## Written task:
Reproduce every line of the material below word for word, leaving out the pictures.

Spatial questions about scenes
[Begin]
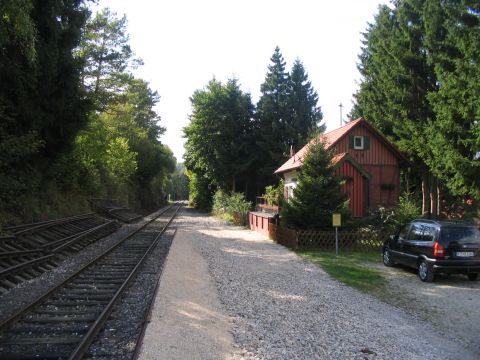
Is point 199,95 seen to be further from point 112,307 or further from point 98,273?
point 112,307

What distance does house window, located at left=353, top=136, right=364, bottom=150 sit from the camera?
2835 cm

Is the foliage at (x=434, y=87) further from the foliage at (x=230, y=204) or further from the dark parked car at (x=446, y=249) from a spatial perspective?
the foliage at (x=230, y=204)

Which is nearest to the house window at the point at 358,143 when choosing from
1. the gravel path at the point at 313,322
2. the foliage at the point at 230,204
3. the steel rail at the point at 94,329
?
the foliage at the point at 230,204

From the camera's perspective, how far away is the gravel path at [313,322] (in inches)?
258

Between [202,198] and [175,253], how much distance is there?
149 ft

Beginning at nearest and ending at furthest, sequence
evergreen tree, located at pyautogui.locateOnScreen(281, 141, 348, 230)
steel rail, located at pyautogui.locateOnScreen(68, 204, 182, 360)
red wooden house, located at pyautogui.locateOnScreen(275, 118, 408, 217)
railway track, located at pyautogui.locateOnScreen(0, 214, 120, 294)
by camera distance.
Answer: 1. steel rail, located at pyautogui.locateOnScreen(68, 204, 182, 360)
2. railway track, located at pyautogui.locateOnScreen(0, 214, 120, 294)
3. evergreen tree, located at pyautogui.locateOnScreen(281, 141, 348, 230)
4. red wooden house, located at pyautogui.locateOnScreen(275, 118, 408, 217)

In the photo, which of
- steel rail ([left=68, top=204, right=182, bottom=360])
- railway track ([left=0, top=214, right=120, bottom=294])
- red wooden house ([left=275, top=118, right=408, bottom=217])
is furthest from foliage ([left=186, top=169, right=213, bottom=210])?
steel rail ([left=68, top=204, right=182, bottom=360])

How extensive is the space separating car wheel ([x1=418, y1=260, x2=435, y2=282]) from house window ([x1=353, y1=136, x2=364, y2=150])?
16668 mm

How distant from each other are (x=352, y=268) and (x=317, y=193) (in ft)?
15.9

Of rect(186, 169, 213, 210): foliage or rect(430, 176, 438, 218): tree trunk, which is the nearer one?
rect(430, 176, 438, 218): tree trunk

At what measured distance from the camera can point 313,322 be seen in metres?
7.90

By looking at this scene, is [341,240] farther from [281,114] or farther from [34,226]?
[281,114]

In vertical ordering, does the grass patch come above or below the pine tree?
below

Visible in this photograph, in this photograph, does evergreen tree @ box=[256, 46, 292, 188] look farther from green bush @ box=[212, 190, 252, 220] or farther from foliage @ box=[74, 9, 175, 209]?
foliage @ box=[74, 9, 175, 209]
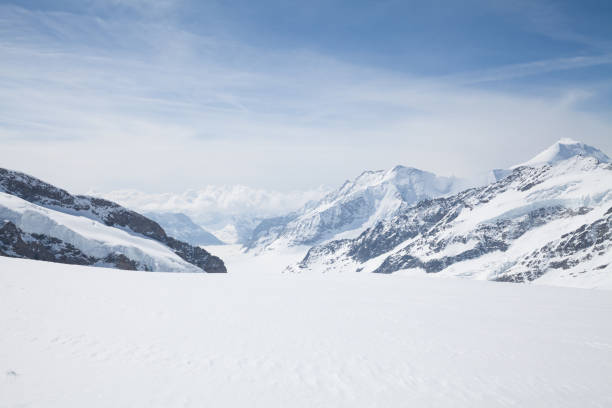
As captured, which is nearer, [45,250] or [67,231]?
[45,250]

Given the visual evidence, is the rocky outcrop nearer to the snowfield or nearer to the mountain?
the mountain

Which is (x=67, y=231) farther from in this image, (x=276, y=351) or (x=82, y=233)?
(x=276, y=351)

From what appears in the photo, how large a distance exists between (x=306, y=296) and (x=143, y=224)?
72708 mm

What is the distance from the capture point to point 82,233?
192ft

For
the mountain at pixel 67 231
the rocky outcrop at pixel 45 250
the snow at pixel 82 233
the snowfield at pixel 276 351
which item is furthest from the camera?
the snow at pixel 82 233

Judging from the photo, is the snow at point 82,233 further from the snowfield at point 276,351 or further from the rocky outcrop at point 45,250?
the snowfield at point 276,351

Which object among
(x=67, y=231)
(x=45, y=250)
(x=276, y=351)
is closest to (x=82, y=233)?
(x=67, y=231)

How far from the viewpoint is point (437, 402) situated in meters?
9.71

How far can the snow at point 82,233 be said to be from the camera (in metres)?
53.5

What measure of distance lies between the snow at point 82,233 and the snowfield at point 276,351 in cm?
3702

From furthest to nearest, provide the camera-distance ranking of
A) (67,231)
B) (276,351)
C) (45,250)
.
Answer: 1. (67,231)
2. (45,250)
3. (276,351)

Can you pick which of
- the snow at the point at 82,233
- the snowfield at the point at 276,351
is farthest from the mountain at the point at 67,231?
the snowfield at the point at 276,351

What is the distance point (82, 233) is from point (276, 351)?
201ft

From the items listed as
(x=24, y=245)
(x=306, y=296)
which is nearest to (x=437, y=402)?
(x=306, y=296)
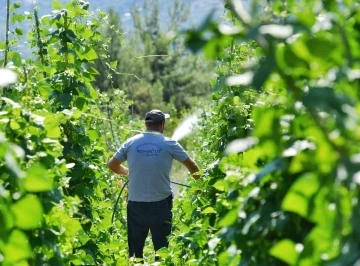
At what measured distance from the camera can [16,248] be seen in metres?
Result: 2.11

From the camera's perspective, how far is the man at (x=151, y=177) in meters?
7.25

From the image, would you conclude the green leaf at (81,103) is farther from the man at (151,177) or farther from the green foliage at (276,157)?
the man at (151,177)

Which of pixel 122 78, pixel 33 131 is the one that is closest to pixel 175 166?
pixel 122 78

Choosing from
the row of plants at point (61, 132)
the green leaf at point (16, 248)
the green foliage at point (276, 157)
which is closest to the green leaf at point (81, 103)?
the row of plants at point (61, 132)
[End]
## Result:
Is point 199,95 seen to be further from point 112,307 or further from point 98,273?
point 112,307

What distance does house window, located at left=353, top=136, right=364, bottom=150 sit from the camera?
2835 cm

Is the foliage at (x=434, y=87) further from the foliage at (x=230, y=204) or further from the dark parked car at (x=446, y=249) from a spatial perspective?
the foliage at (x=230, y=204)

Which is nearest to the house window at the point at 358,143 when choosing from
1. the gravel path at the point at 313,322
2. the foliage at the point at 230,204
3. the steel rail at the point at 94,329
?
the foliage at the point at 230,204

From the camera's perspective, how far away is the gravel path at [313,322] (in inches)?
258

Between [202,198] and [175,253], how much distance is there?
149 ft

Beginning at nearest and ending at furthest, sequence
evergreen tree, located at pyautogui.locateOnScreen(281, 141, 348, 230)
steel rail, located at pyautogui.locateOnScreen(68, 204, 182, 360)
red wooden house, located at pyautogui.locateOnScreen(275, 118, 408, 217)
railway track, located at pyautogui.locateOnScreen(0, 214, 120, 294)
by camera distance.
Answer: 1. steel rail, located at pyautogui.locateOnScreen(68, 204, 182, 360)
2. railway track, located at pyautogui.locateOnScreen(0, 214, 120, 294)
3. evergreen tree, located at pyautogui.locateOnScreen(281, 141, 348, 230)
4. red wooden house, located at pyautogui.locateOnScreen(275, 118, 408, 217)

In the photo, which of
- steel rail ([left=68, top=204, right=182, bottom=360])
- railway track ([left=0, top=214, right=120, bottom=294])
- red wooden house ([left=275, top=118, right=408, bottom=217])
is furthest from foliage ([left=186, top=169, right=213, bottom=210])?
steel rail ([left=68, top=204, right=182, bottom=360])

How extensive is the space separating car wheel ([x1=418, y1=260, x2=435, y2=282]) from house window ([x1=353, y1=136, x2=364, y2=150])?
16668 mm

How distant from each other are (x=352, y=268) and (x=317, y=193) (in ft)?
15.9

Of rect(186, 169, 213, 210): foliage or rect(430, 176, 438, 218): tree trunk, which is the nearer one?
rect(430, 176, 438, 218): tree trunk

At what measured distance from the camera can point 313,322 be seen in metres?
7.90

By looking at this scene, is [341,240] farther from [281,114] or farther from [34,226]?
[281,114]

In vertical ordering, does the grass patch come above or below the pine tree?
below

Visible in this photograph, in this photograph, does evergreen tree @ box=[256, 46, 292, 188] look farther from green bush @ box=[212, 190, 252, 220] or farther from foliage @ box=[74, 9, 175, 209]?
foliage @ box=[74, 9, 175, 209]
As captured, which is nearer, [45,250] or [67,231]?
[45,250]

Given the visual evidence, is the rocky outcrop nearer to the snowfield or nearer to the mountain?
the mountain

Which is (x=67, y=231) farther from in this image, (x=276, y=351) or (x=82, y=233)?
(x=276, y=351)

From what appears in the photo, how large a distance exists between (x=306, y=296) and (x=143, y=224)?
72708 mm

What is the distance from the capture point to point 82,233?
192ft

For
the mountain at pixel 67 231
the rocky outcrop at pixel 45 250
the snow at pixel 82 233
the snowfield at pixel 276 351
which item is furthest from the camera?
the snow at pixel 82 233

Judging from the photo, is the snow at point 82,233 further from the snowfield at point 276,351 or further from the rocky outcrop at point 45,250?
the snowfield at point 276,351

Which object among
(x=67, y=231)
(x=45, y=250)
(x=276, y=351)
is closest to (x=82, y=233)?
(x=67, y=231)

How far from the viewpoint is point (437, 402) situated in meters?
9.71

How far can the snow at point 82,233 be said to be from the camera (in metres)?
53.5

What measure of distance lies between the snow at point 82,233 and the snowfield at point 276,351 in cm?
3702

From furthest to nearest, provide the camera-distance ranking of
A) (67,231)
B) (276,351)
C) (45,250)
.
Answer: 1. (67,231)
2. (45,250)
3. (276,351)

Can you pick which of
- the snow at the point at 82,233
- the snowfield at the point at 276,351
is farthest from the mountain at the point at 67,231?
the snowfield at the point at 276,351

What is the distance point (82, 233) is from point (276, 351)?
201ft

From the items listed as
(x=24, y=245)
(x=306, y=296)
which is nearest to (x=437, y=402)?
(x=306, y=296)
At what measured distance from the camera can [16,248] be seen in metres?
Result: 2.11

From the camera's perspective, how far is the man at (x=151, y=177) in meters?
7.25

From the image, would you conclude the green leaf at (81,103) is farther from the man at (151,177) or farther from the green foliage at (276,157)?
the man at (151,177)

Which of pixel 122 78, pixel 33 131 is the one that is closest to pixel 175 166?
pixel 122 78

Choosing from
the row of plants at point (61, 132)
the green leaf at point (16, 248)
the green foliage at point (276, 157)
which is closest to the green leaf at point (81, 103)?
the row of plants at point (61, 132)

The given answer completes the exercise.